##### VORGEGEBENER TEXT #####

Die Finalisten des Deutschen Buchpreises 2014 , Teil 17

Claudia Schulmerich

München (Weltexpresso) – Thomas Hettche ist ein arrivierter Romanautor. Das ist nichts Schlimmes, sondern erfreulich! Daß er 1964 in Hessen, am Rande des Vogelsbergs geboren wurde, auch. Hettche hat sich etwas Bodenständiges, Unaufgeregtes bewahrt. Und daß er gerade für seinen Roman den Wilhelm-Raabe-Preis der Stadt Braunschweig erhalten hat, finden wir auch gut.

 

Wenn mit der PFAUENINSEL schon der zweite Inselroman (mit London/England als Standort bei Gertrud Leutenegger sogar drei Inseln!) von sechs ausgewählten Romanen vorliegt, muß man sich keine Gedanken machen. Denn anders als Ed und Kruso in KRUSO, die wirklich auf die Insel flüchten, steht hier die Insel selbst, die Pfaueninsel, im Mittelpunkt, deren Geschichte und Leben im frühen 19. Jahrhundert wir hier nachleben. Denn als historischen Roman legt Thomas Hettche diese Pfaueninsel als ein künstliches Paradies an, das für die Kommenden zu einem Sehnsuchtsort wird.

#####

● **AUFGABEN**
1) Gib aus dem Artikel über Hettches „Pfaueninsel“ den Abschnitt von „München (Weltexpresso) –“ bis einschließlich „wir auch gut.“ wortgetreu aus.
2) Knüpfe an den letzten Satz des Artikels über Hettches „Pfaueninsel“ an und schreibe ihn weiter.

##### ROHMATERIAL #####

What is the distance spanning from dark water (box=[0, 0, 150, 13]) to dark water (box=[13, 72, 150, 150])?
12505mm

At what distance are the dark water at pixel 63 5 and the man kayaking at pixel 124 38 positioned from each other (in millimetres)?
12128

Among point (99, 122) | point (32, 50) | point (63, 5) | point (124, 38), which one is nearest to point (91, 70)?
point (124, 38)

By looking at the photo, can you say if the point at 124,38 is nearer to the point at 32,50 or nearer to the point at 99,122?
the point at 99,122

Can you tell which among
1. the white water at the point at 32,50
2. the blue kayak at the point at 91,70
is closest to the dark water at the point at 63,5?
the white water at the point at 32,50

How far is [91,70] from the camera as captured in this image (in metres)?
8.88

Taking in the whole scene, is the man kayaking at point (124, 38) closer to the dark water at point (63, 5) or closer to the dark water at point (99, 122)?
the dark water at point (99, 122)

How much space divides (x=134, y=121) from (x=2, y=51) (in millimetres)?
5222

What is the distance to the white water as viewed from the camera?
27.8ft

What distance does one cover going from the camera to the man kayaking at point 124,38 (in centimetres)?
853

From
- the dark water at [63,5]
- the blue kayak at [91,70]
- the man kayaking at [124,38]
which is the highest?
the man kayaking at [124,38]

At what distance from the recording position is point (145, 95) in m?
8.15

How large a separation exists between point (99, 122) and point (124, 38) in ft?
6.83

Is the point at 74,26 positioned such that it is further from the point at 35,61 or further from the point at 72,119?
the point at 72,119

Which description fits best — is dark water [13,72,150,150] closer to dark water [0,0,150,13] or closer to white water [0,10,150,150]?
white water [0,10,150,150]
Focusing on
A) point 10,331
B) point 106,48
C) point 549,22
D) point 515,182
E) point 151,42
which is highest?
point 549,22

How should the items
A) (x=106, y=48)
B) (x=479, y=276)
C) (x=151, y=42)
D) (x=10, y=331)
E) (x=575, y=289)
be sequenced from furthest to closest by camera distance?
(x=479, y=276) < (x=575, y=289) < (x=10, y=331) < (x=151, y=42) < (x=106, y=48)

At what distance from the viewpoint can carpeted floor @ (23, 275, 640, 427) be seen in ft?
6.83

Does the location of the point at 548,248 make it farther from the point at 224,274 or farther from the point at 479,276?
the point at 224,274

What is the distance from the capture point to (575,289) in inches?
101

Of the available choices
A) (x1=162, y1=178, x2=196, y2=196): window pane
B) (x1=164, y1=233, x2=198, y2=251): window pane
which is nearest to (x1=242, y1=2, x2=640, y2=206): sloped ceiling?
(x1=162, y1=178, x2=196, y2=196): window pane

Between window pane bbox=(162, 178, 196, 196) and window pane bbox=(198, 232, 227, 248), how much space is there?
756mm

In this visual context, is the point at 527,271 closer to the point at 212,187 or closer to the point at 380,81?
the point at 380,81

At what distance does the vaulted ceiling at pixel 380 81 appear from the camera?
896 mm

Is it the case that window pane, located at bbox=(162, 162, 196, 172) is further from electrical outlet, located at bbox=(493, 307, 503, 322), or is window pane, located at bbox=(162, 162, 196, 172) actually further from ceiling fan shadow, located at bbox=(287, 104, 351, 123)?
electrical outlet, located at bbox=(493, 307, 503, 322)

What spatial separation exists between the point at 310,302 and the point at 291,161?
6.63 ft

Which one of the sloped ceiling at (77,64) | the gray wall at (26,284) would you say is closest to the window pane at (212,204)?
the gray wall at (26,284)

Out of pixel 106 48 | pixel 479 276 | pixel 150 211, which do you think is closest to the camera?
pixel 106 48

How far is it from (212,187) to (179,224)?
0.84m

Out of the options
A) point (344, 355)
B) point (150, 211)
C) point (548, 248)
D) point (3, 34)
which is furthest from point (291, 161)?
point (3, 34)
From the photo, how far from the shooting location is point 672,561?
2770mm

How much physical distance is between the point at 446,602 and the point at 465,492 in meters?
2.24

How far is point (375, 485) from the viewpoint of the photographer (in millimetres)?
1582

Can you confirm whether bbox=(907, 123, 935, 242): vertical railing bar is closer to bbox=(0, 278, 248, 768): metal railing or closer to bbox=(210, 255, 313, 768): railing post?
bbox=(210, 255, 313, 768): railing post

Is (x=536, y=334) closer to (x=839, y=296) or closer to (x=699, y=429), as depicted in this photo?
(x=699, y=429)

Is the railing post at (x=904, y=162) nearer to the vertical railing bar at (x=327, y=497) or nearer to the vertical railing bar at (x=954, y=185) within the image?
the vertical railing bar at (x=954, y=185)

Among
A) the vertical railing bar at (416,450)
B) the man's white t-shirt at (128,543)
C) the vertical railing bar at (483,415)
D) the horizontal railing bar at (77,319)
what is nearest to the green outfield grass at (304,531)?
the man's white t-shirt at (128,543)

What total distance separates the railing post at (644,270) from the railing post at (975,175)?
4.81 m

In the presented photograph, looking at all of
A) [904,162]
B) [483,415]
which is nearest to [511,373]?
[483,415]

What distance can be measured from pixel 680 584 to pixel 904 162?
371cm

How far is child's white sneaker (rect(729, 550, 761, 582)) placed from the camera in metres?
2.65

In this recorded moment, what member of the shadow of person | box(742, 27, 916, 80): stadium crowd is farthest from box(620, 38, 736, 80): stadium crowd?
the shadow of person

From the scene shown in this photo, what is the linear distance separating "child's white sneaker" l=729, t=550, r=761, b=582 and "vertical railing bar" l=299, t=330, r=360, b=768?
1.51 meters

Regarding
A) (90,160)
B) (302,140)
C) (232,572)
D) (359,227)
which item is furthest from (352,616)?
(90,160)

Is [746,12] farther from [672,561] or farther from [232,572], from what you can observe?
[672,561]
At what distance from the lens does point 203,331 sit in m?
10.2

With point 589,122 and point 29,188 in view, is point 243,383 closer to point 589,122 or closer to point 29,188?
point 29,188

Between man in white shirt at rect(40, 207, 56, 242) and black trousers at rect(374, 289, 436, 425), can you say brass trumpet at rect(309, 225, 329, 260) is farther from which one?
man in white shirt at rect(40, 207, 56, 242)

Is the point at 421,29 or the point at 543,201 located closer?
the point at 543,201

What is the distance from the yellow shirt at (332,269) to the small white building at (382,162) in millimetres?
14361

#####

● **LÖSUNGEN**
1)
München (Weltexpresso) – Thomas Hettche ist ein arrivierter Romanautor. Das ist nichts Schlimmes, sondern erfreulich! Daß er 1964 in Hessen, am Rande des Vogelsbergs geboren wurde, auch. Hettche hat sich etwas Bodenständiges, Unaufgeregtes bewahrt. Und daß er gerade für seinen Roman den Wilhelm-Raabe-Preis der Stadt Braunschweig erhalten hat, finden wir auch gut.

2)
Daß sich dies übrigens das letzte Mal mit großer Sause die Nationalsozialisten zu eigen machten, die hier den Erfolg der Olympischen Spiele feierten (haben das die DDR-Oberen auf der Pfaueninsel gemieden?), zeigt ja nur, daß Hettche eine durchaus notwendige Geschichtslektion auf poetische Weise erteilt. Denn die eigene Geschichte zu vergessen, ist so ziemlich das Dümmste, was sich eine Bevölkerung leisten kann. Wir als in Westdeutschland Aufgewachsene, wennschon in Berlin geboren, kannten das alles nicht und verstehen nun die Pfaueninsel als Sehnsuchtsort für die Dortigen.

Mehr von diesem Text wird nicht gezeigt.